A cheia dos rios já impacta mais de 535 mil pessoas em todo o Amazonas. Diversas comunidades enfrentam dificuldades para se locomover, perdas significativas na produção agrícola e alagamentos em suas residências. Segundo o tenente Charlis Barroso, da Defesa Civil, existem municípios onde o nível dos rios está elevado, mas que ainda não decretaram emergência porque as prefeituras têm conseguido responder à situação com recursos próprios.
Em Barcelos, o Rio Negro atingiu a marca de 9,70 metros, de acordo com o monitoramento hidrometeorológico da Defesa Civil. Já em Iranduba, a medição do Rio Solimões não foi divulgada até o momento.
Na capital, Manaus, o Rio Negro está na cota de 29,01 metros, segundo a medição mais recente do Porto de Manaus. O nível do rio recuou quatro centímetros nos últimos dois dias, mas ainda preocupa autoridades e moradores.
A cheia também afeta a educação. Dados da Secretaria de Estado de Educação e Desporto Escolar (Seduc) apontam que 444 alunos de quatro municípios — Anamã, Itacoatiara, Novo Aripuanã e Uarini — foram impactados. Esses estudantes seguem acompanhando as aulas pelo programa de ensino remoto “Aula em Casa”.

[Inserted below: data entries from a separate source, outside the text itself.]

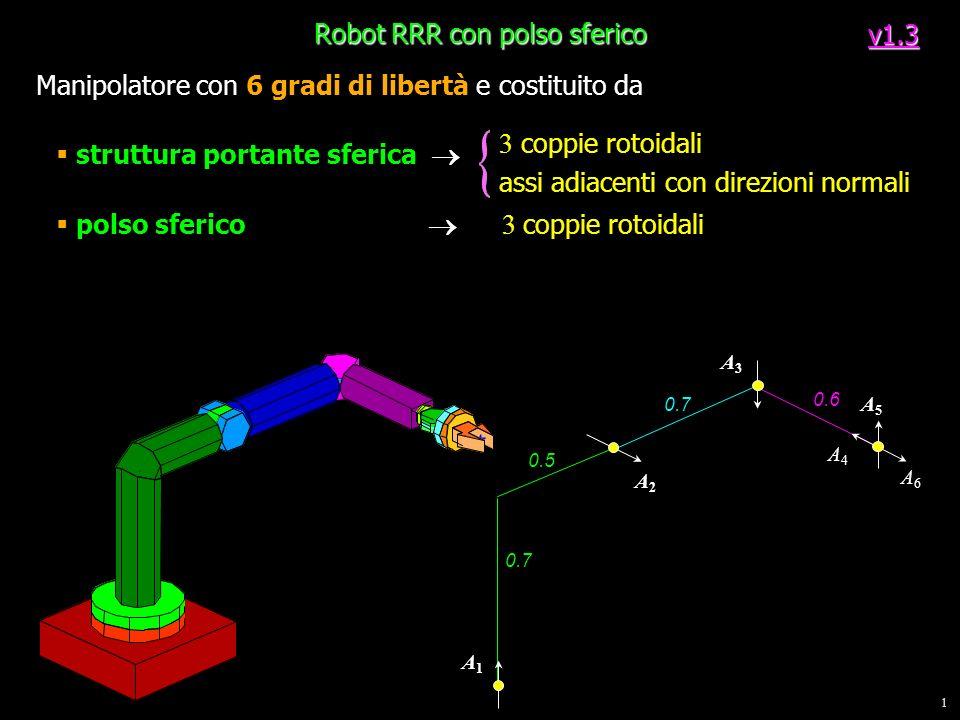 Robot RRR con polso sferico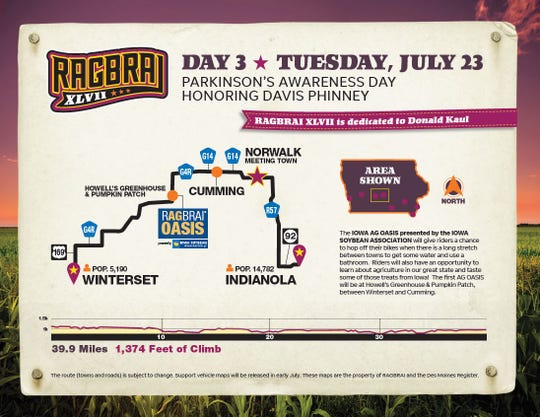 Day 3 of the 2019 RAGBRAI route includes three Warren County communities with an overnight stop in Indianola.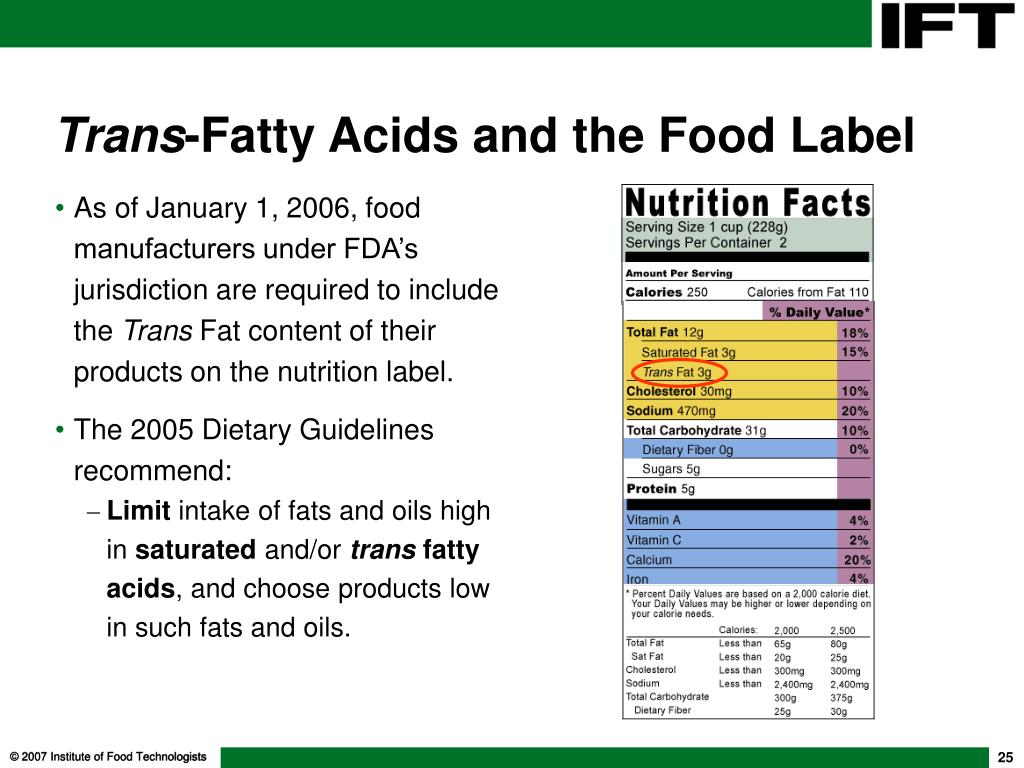As of January 1, 2006, food manufacturers under FDA's jurisdiction are required to include the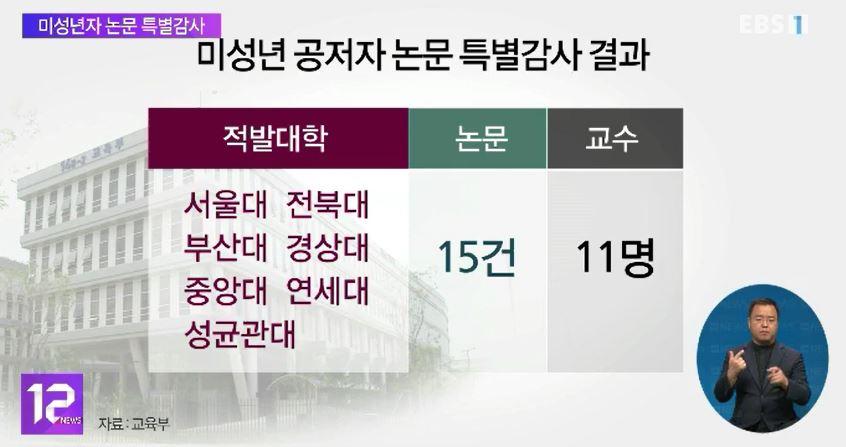 미성년자 '부정논문' 무더기 적발‥서울대 등 7개 대학
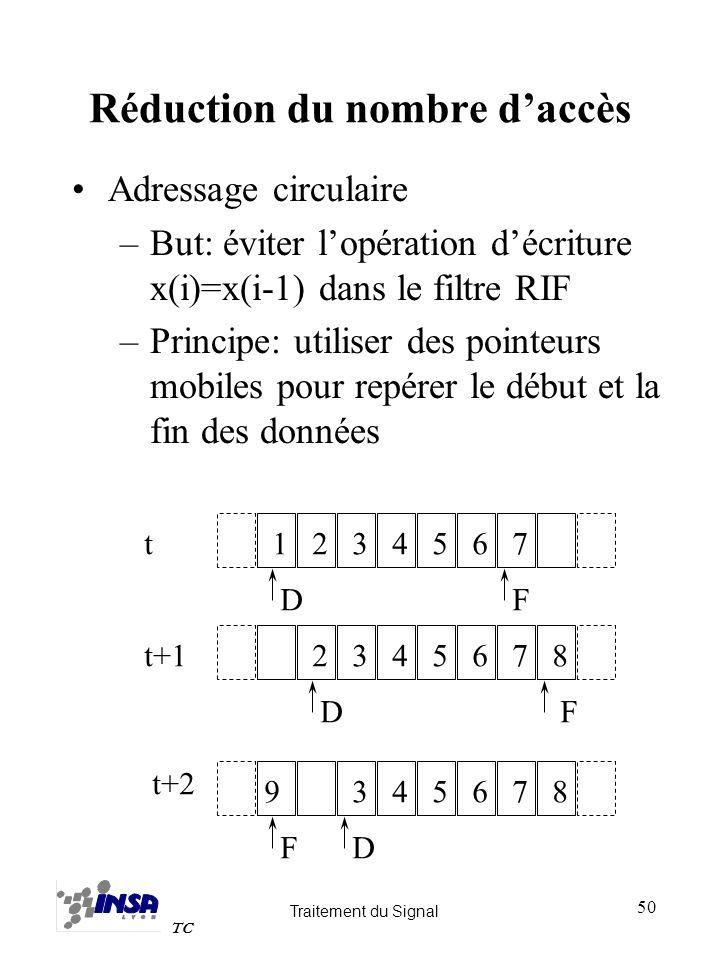 Traitement du Signal TC 50 Réduction du nombre daccès Adressage circulaire –But: éviter lopération décriture x(i)=x(i-1) dans le filtre RIF –Principe: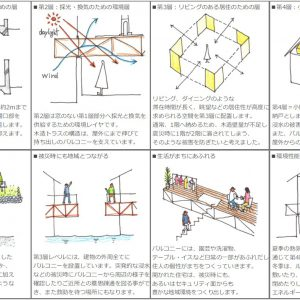 津島の四層二階建て住宅 コンセプトドローイング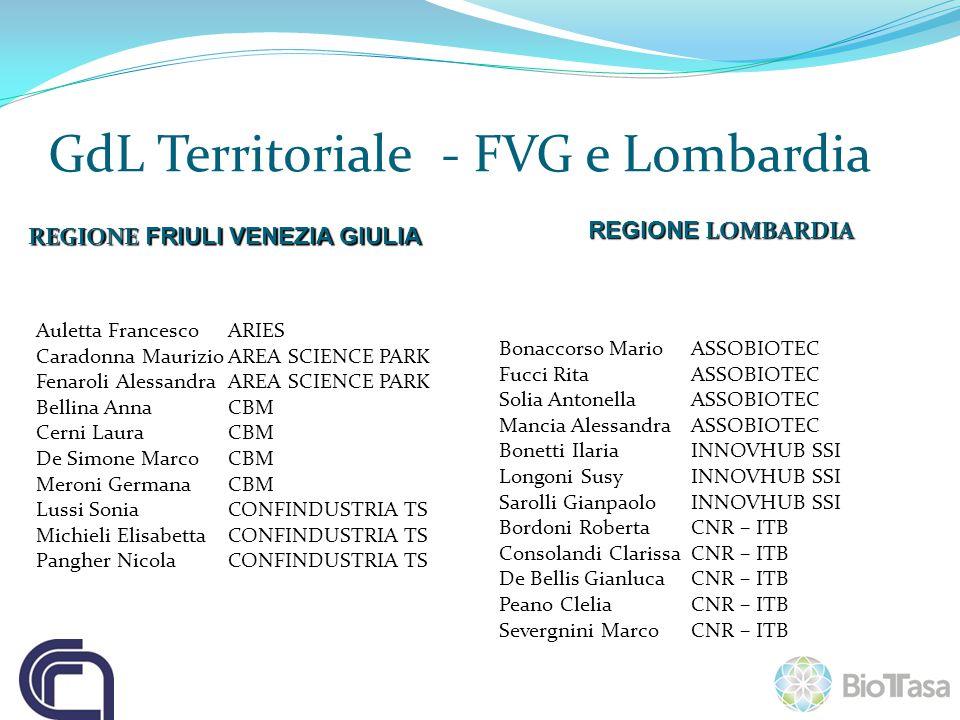 GdL Territoriale - FVG e Lombardia REGIONE FRIULI VENEZIA GIULIA Auletta FrancescoARIES Caradonna MaurizioAREA SCIENCE PARK Fenaroli AlessandraAREA SC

Para minimizar os efeitos da cheia, o Governo do Amazonas já enviou:
- 580 toneladas de cestas básicas
- 2.450 caixas d’água de 500 litros
- 57 mil copos de água potável da Cosama
- 10 kits purificadores do programa Água Boa
- 1 Estação de Tratamento Móvel (Etam) para 18 municípios
Além disso, foram distribuídos 72 kits de medicamentos para os municípios de Apuí, Boca do Acre, Manicoré, Humaitá, Ipixuna, Guajará e Novo Aripuanã, beneficiando mais de 35 mil pessoas. Manicoré recebeu uma nova usina de oxigênio, com capacidade de produção de 30 metros cúbicos por hora, destinada ao hospital municipal. Em Apuí, seis cilindros de oxigênio foram disponibilizados como reserva de segurança.
A situação segue monitorada pelas autoridades, enquanto o governo estadual e as prefeituras continuam mobilizados para prestar assistência às populações atingidas.